Percorri, para a construção deste trabalho, os universos da fundamentação dos direitos humanos e fundamentais e das jurisprudências sobre povos indígenas da Corte Interamericana e do Supremo Tribunal Federal. Dessa forma, como conclusão, pretendo fazer esses dois mundos analisados dialogarem entre si, isto é, realizar uma análise crítica das jurisprudências anteriormente esmiuçadas e, com isso, detectar pautados - ou ao menos tendentes - em qual(is) fundamento(s) dos direitos humanos e fundamentais estão julgando os dois Tribunais objetos de estudo deste trabalho. Tenho, afinal, uma pergunta lançada na Introdução para responder. É hora de fazê-lo.

Seria errôneo tentar traçar conceitos maniqueístas de “melhor” e “pior”, ou qualquer outro do tipo, no comparativo entre essas duas jurisdições. Isso seria contrário, inclusive, à proposta de Joaquín Herrera Flores - marco teórico que escolhi, na primeira parte desta dissertação, como mestre guia à mirada que, julgo, deve ser devotada a quaisquer direitos humanos e fundamentais, inclusive aos relativos aos povos indígenas - já que esse autor busca sempre entender os textos (nesse caso os contidos nos acórdãos e sentenças) em seus

contextos (nesse caso a realidade de cada um desses Tribunais) e propõe o rompimento com ideias simplistas, unitárias, homogêneas e hierarquizadas, dando lugar ao intrincado, complexo, múltiplo, plural e horizontal, adjetivos fundamentais para entender um universo tão permeado de desafios quanto o dos direitos.

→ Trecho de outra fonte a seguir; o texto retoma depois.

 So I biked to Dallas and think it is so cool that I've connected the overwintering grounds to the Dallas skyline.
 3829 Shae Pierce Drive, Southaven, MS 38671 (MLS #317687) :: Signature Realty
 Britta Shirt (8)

Assim, antes de entrar no comparativo há que se recordar que se tratam de jurisdições bem diferentes entre si, voltadas a públicos diferentes, manejando instrumentos positivos diferentes (embora também muitos em comum), e, ainda, com composição,

localização, competências e poderes distintos. São ambas, portanto, Cortes peculiares às suas maneiras.

Não obstante o dito acima, creio que a longa pesquisa feita para essa dissertação - a qual mapeou quantitativamente e qualitativamente parte da jurisprudência dos dois lados e, dessa forma, buscou alcançar uma visão panorâmica do trato que devotam cada um dos Tribunais às questões e direitos indígenas - fornece algum substrato para que a tessitura de juízos de valor possa ser feita, nestas linhas finais, pautada em doses de embasamento e à margem da superficialidade.

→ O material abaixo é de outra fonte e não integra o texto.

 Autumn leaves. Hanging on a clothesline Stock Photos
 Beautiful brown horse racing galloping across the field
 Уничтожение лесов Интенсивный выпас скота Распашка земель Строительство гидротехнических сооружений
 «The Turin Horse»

É possível dizer que como resposta aos 3 casos analisados de violações de direitos humanos dos povos indígenas levados ao seu olhar, a CIDH - lembrar que todos eles tendo em comum a existência de problemas relativos à falta de titulação das propriedades de seus ancestrais no bojo de suas demandas - construiu 3 argumentações recorrentes.305

Assim, a análise comparativa a que se devota essa conclusão será metodologicamente estruturada a partir dessas argumentações, contrabalanceando o entendimento do STF e da CIDH sobre os mesmos temas.

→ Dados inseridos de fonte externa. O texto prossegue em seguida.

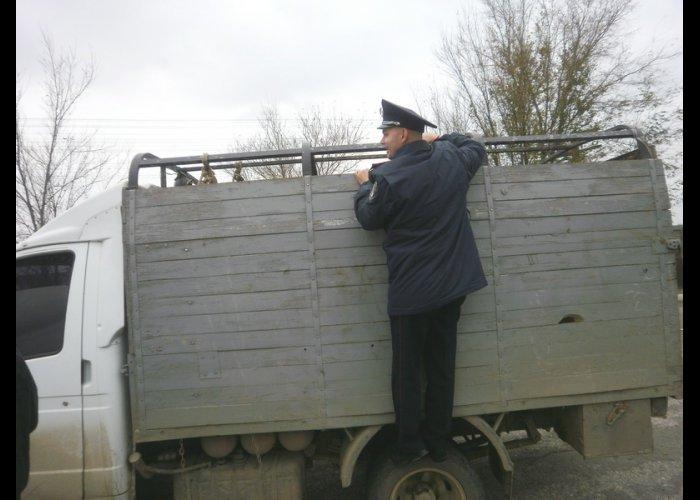 В Крыму ловят нарушителей ветеринарно-санитарных требований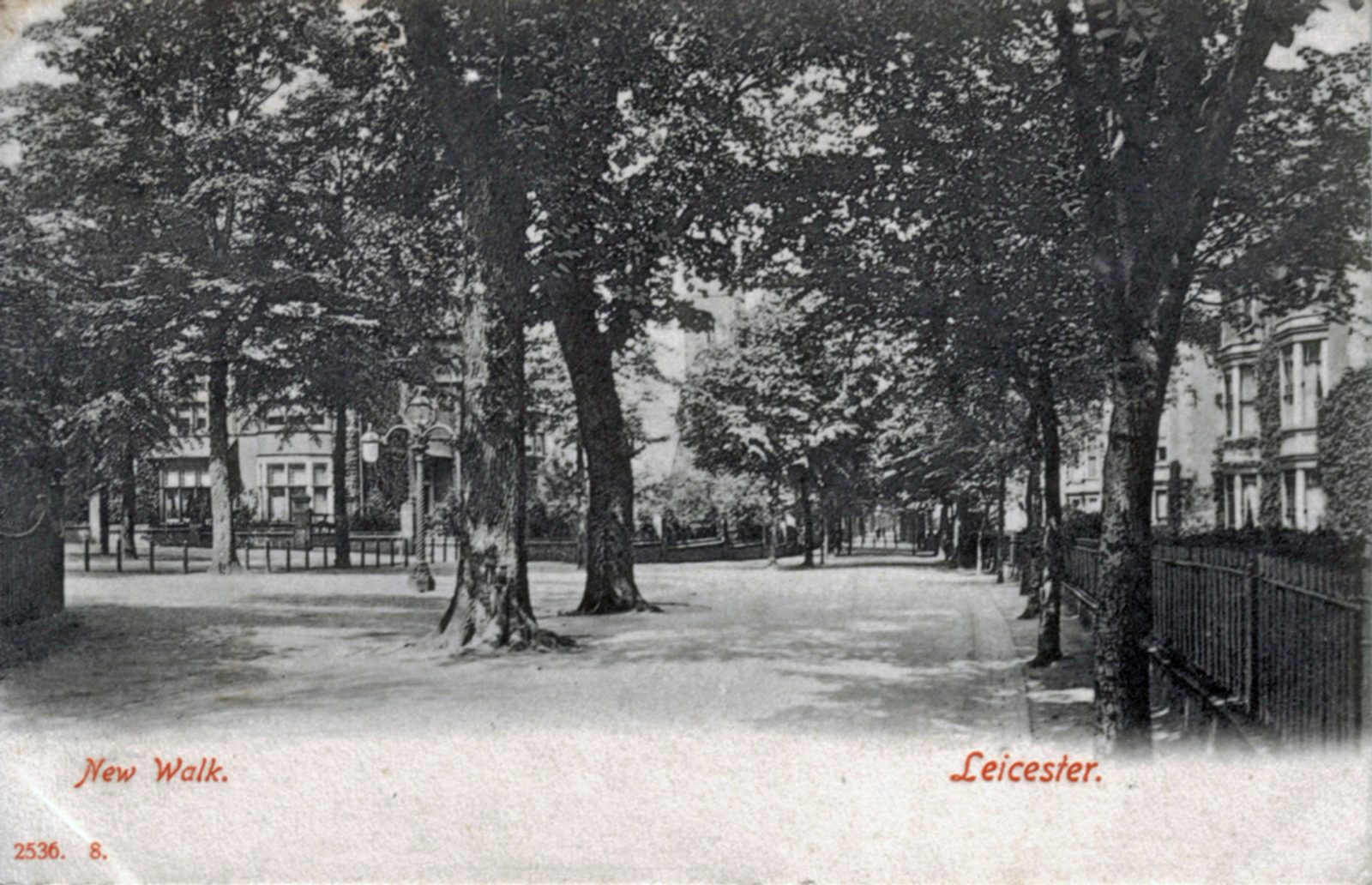 New Walk, Leicester. 1901-1920: A general view of New Walk with houses to either side. Franked 1904 (File:1107)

Propriedade das terras indígenas: comunal X privada

A CIDH, atenta às peculiaridades dos povos indígenas no que tange à relação que estabelecem com suas terras, vêm firmando um conceito de propriedade bastante alternativo ao que se entende por propriedade sob o ponto de vista da concepção liberal. Estabelecendo que a propriedade dos povos indígenas sobre suas terras tradicionais não se destina ao uso privado, mas sim ao uso do povo enquanto coletividade e, que a terra não deve ser entendida somente como um lugar de morada e subsistência, mas muito mais que isso como o espaço onde a cosmovisão (vocábulo bastante recorrente nas sentenças) ameríndia pode desenvolver suas potencialidades (rituais, crenças, práticas culturais, etc.) a Corte fixou em sua jurisprudência o conceito de propriedade comunal.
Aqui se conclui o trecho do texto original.